__EXCERPT TO READ__:
# Book: The Fundamentals of General Tree Work



## stoner (Jun 26, 2002)

I already own and have practically memorized "The Tree Climber's Companion"...I was just wondering if "The Fundamentals of General Tree Work" by Jerry Bernarek is a good buy. It certainly seems like there are more pages...Has anyone bought this book or used it? Do you recommend it?
Thanks,
Rob


----------



## lhwoodman (Jun 26, 2002)

*book*

hey mate:i'd recommend the following::::::::::::
tree climbers guide---------sharon lilly
any of the many books from www.isa-arbor.com
jack


----------



## YUKON 659 (Jun 26, 2002)

I just recently purchased The Fundamentals Of General Tree Work. Started reading it today, seems to have a lot of very good information.

Jeff


----------



## DDM (Jun 26, 2002)

i some how ended up with a copy of the tree workers manual by Lily its very vague.


----------



## rbtree (Jun 26, 2002)

I second the opinion on the Tree Climber's Guide. Have it, but think the ISA only charged my a 1/3 or so of its regular price, a mistake maybe- it aint even worth that...

Gerry's book is awesome, just like his CD Rom, and his climb skills as likely the best big timber guy in existence....


A pic of a big tite spot maple removal, waitin' on the crane and a few other things. More pics at "You can call us the the tree guy" ers thread:


----------



## DDM (Jun 26, 2002)

Roger, Could you rotate them before you post them i already had a crick in my neck


----------



## Kevin (Jun 26, 2002)

Tree Guy, why are your pictures sideways? 
You need to start an album RB.


----------



## rbtree (Jun 27, 2002)

Oops, sry fellas...

forward the chiro bill to me, just keep it under $125 cdn funds

The term was tree guy ers... to please Mike M


----------



## Nickrosis (Jun 27, 2002)

__Data entries__:
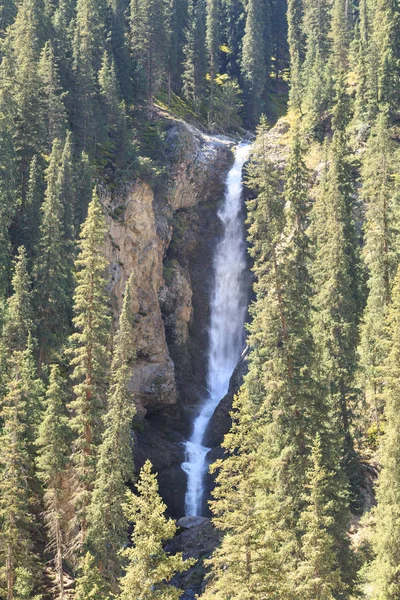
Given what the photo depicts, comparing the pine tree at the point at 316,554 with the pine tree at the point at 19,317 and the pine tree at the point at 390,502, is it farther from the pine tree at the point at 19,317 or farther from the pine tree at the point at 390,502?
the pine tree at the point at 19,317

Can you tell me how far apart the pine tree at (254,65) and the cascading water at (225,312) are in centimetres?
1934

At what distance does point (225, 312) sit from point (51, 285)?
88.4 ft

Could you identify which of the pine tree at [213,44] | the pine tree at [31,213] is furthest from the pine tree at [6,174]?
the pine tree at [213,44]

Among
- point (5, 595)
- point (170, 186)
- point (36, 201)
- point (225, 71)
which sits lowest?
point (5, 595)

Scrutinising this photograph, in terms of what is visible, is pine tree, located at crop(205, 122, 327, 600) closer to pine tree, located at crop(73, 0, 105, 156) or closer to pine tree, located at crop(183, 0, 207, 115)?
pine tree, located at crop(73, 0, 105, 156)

...

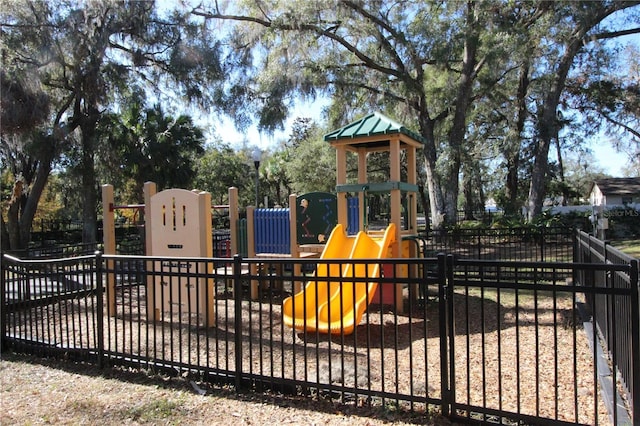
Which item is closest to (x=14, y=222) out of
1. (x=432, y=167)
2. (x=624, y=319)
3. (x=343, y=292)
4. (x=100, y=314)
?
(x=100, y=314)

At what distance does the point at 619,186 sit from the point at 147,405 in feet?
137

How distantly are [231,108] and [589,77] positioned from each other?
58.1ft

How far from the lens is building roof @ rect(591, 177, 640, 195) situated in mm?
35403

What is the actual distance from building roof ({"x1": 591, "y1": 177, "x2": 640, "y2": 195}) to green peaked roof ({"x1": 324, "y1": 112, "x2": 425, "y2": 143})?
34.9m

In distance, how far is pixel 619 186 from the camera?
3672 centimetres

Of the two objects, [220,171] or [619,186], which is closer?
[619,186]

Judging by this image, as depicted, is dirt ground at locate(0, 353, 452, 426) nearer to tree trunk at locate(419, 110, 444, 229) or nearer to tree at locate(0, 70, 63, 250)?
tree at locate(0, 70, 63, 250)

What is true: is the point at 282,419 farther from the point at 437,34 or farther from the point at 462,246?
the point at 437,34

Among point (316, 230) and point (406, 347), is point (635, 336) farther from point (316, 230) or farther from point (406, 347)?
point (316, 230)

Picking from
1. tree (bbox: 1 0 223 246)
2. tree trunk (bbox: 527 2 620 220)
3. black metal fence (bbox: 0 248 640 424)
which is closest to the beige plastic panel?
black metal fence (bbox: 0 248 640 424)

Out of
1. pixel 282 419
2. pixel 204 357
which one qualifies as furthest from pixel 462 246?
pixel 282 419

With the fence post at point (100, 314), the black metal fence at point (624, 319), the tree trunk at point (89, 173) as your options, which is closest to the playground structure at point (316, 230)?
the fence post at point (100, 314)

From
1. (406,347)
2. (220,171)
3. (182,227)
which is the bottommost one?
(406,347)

__WHAT IS ASKED__: Return the whole forum thread on tree work books word for word, with nothing left out or changed. These rows were drawn from a separate source.

__TASK SOLUTION__:
# Book: The Fundamentals of General Tree Work



## stoner (Jun 26, 2002)

I already own and have practically memorized "The Tree Climber's Companion"...I was just wondering if "The Fundamentals of General Tree Work" by Jerry Bernarek is a good buy. It certainly seems like there are more pages...Has anyone bought this book or used it? Do you recommend it?
Thanks,
Rob


----------



## lhwoodman (Jun 26, 2002)

*book*

hey mate:i'd recommend the following::::::::::::
tree climbers guide---------sharon lilly
any of the many books from www.isa-arbor.com
jack


----------



## YUKON 659 (Jun 26, 2002)

I just recently purchased The Fundamentals Of General Tree Work. Started reading it today, seems to have a lot of very good information.

Jeff


----------



## DDM (Jun 26, 2002)

i some how ended up with a copy of the tree workers manual by Lily its very vague.


----------



## rbtree (Jun 26, 2002)

I second the opinion on the Tree Climber's Guide. Have it, but think the ISA only charged my a 1/3 or so of its regular price, a mistake maybe- it aint even worth that...

Gerry's book is awesome, just like his CD Rom, and his climb skills as likely the best big timber guy in existence....


A pic of a big tite spot maple removal, waitin' on the crane and a few other things. More pics at "You can call us the the tree guy" ers thread:


----------



## DDM (Jun 26, 2002)

Roger, Could you rotate them before you post them i already had a crick in my neck


----------



## Kevin (Jun 26, 2002)

Tree Guy, why are your pictures sideways? 
You need to start an album RB.


----------



## rbtree (Jun 27, 2002)

Oops, sry fellas...

forward the chiro bill to me, just keep it under $125 cdn funds

The term was tree guy ers... to please Mike M


----------



## Nickrosis (Jun 27, 2002)